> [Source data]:
******

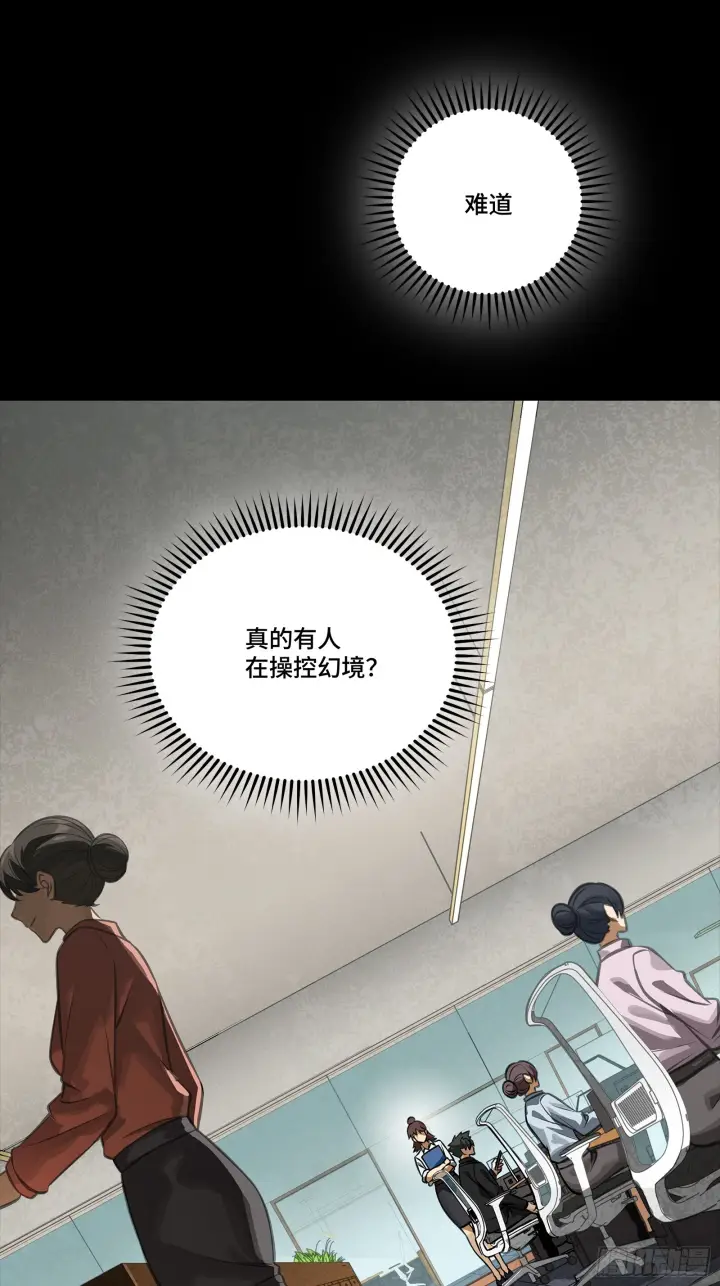 《星甲魂将传》318 上一世的兄弟图11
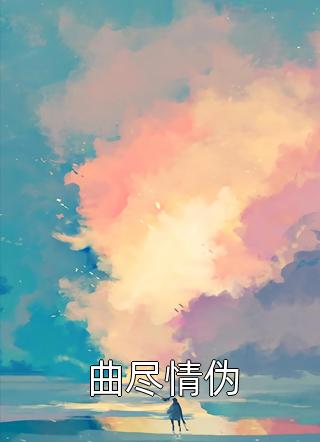 陆总以死谢罪，她早已封心锁爱(时烟陆子舰)免费小说_热门的网络小说陆总以死谢罪，她早已封心锁爱(时烟陆子舰)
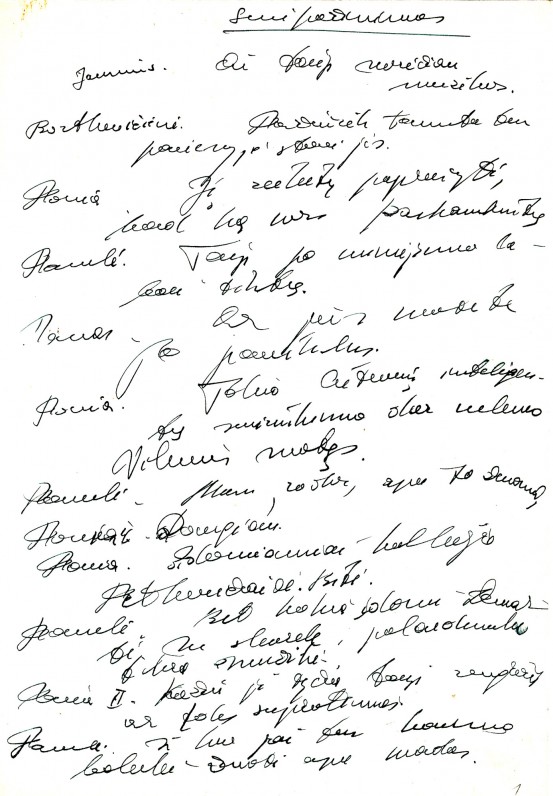 Dramos „Svajonių piligrimas“ rankraštis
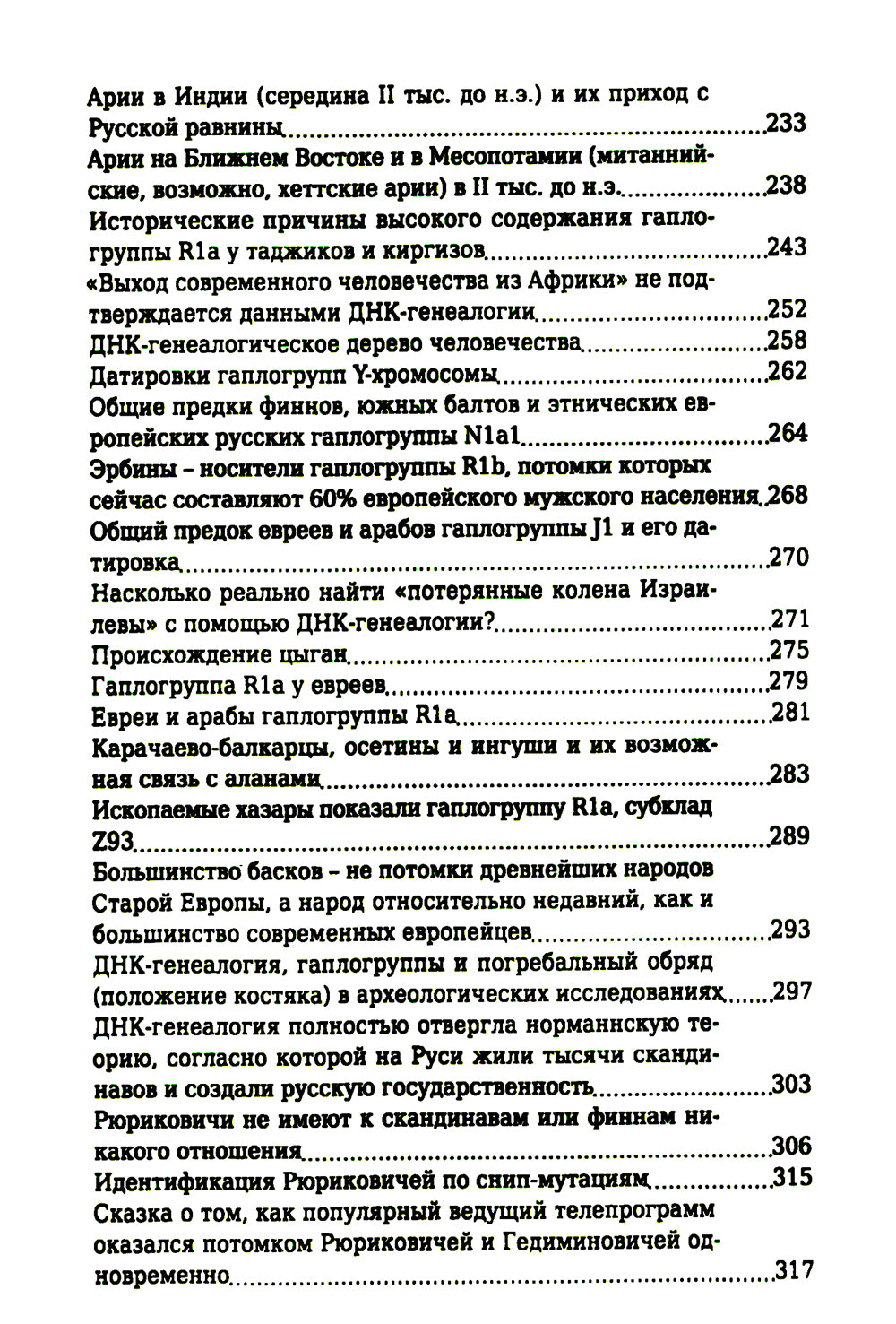 Практическая ДНК-генеалогия для всех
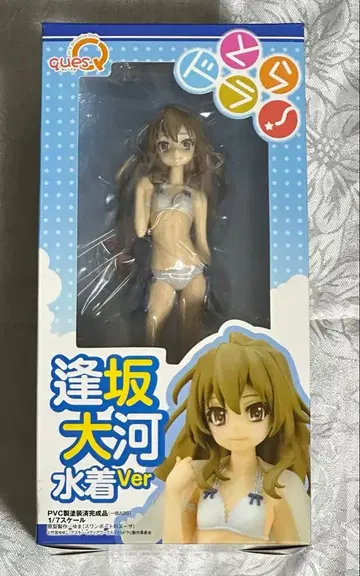 아이사카 타이가 토라도라! 피규어 큐즈Q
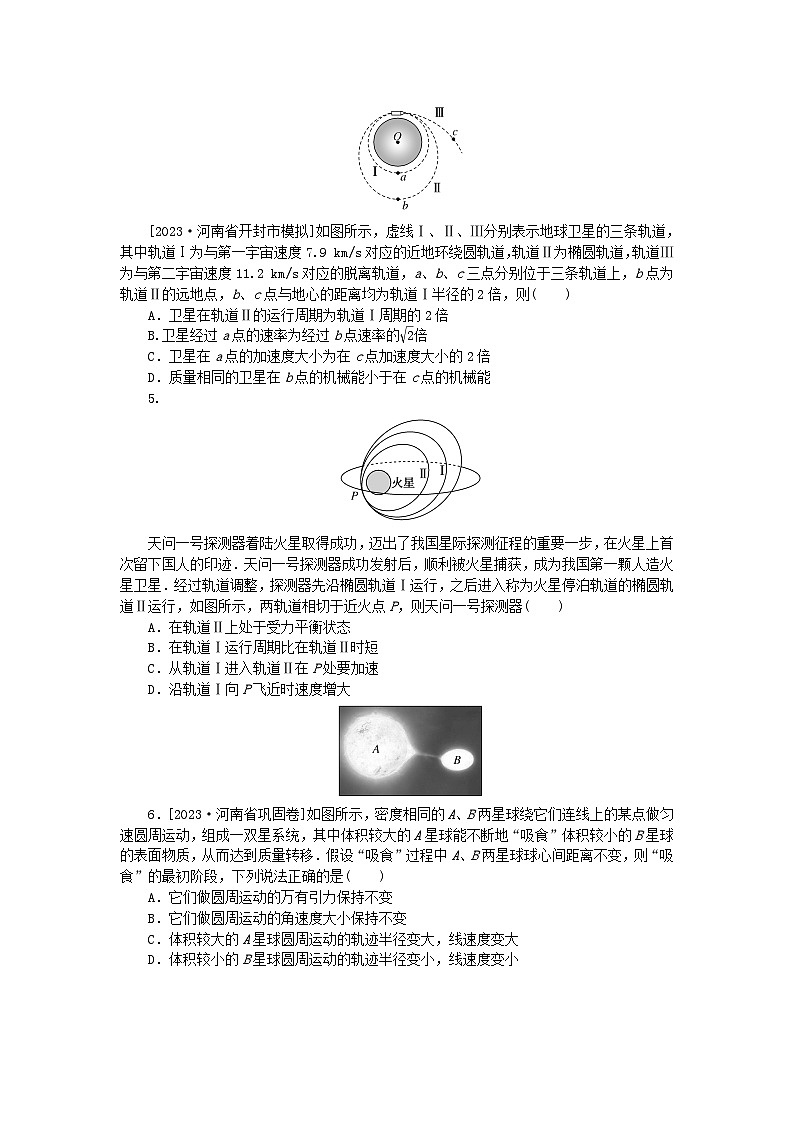 统考版2024版高考物理一轮复习微专题小练习专题29双星问题卫星的变轨02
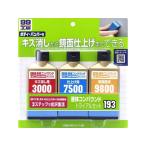 【お取り寄せ】ソフト99 エキタイコンパウンドトライアルセット 80mL 09193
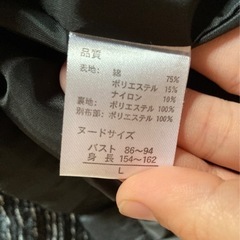 【美品】ノーカラージャケット　卒園式　入園式などの画像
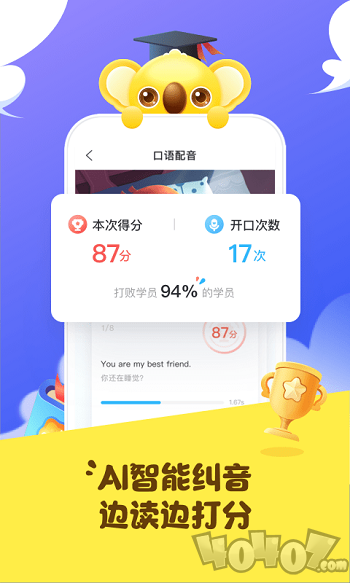 弘索英语外教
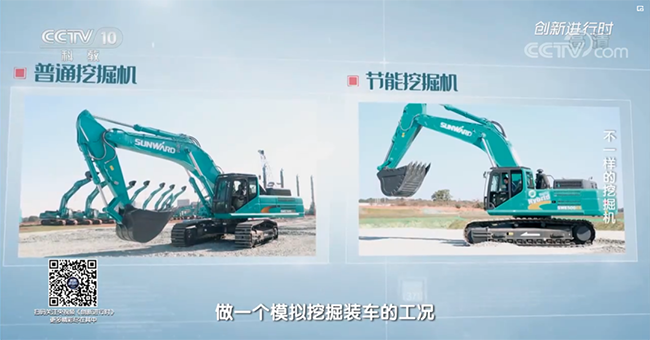 央视专题，深度揭秘皇家国际智能“不一样的挖掘机”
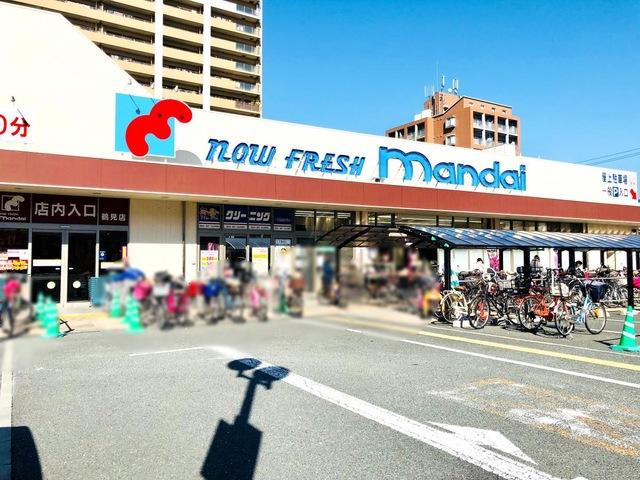 万代鶴見店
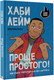Миниатюра изображения товара Комикс АСТ Проще простого! Как стать популярным без напряга 9785171565299 (Лейм Х.)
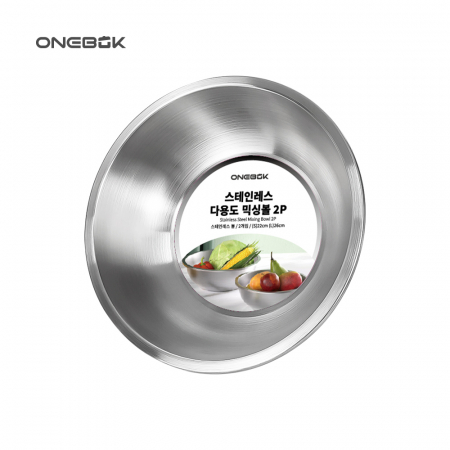 원복 스테인레스 다용도 믹싱볼 2P 세트 #4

******

> [REQUIREMENT]: Could you output all thirteen lines above word for word, leaving the pictures out of your answer?

> [EXERCISE OUTPUT]:
 《星甲魂将传》318 上一世的兄弟图11
 陆总以死谢罪，她早已封心锁爱(时烟陆子舰)免费小说_热门的网络小说陆总以死谢罪，她早已封心锁爱(时烟陆子舰)
 Dramos „Svajonių piligrimas“ rankraštis
 Практическая ДНК-генеалогия для всех
 아이사카 타이가 토라도라! 피규어 큐즈Q
 统考版2024版高考物理一轮复习微专题小练习专题29双星问题卫星的变轨02
 【お取り寄せ】ソフト99 エキタイコンパウンドトライアルセット 80mL 09193
 【美品】ノーカラージャケット　卒園式　入園式などの画像
 弘索英语外教
 央视专题，深度揭秘皇家国际智能“不一样的挖掘机”
 万代鶴見店
Миниатюра изображения товара Комикс АСТ Проще простого! Как стать популярным без напряга 9785171565299 (Лейм Х.)
 원복 스테인레스 다용도 믹싱볼 2P 세트 #4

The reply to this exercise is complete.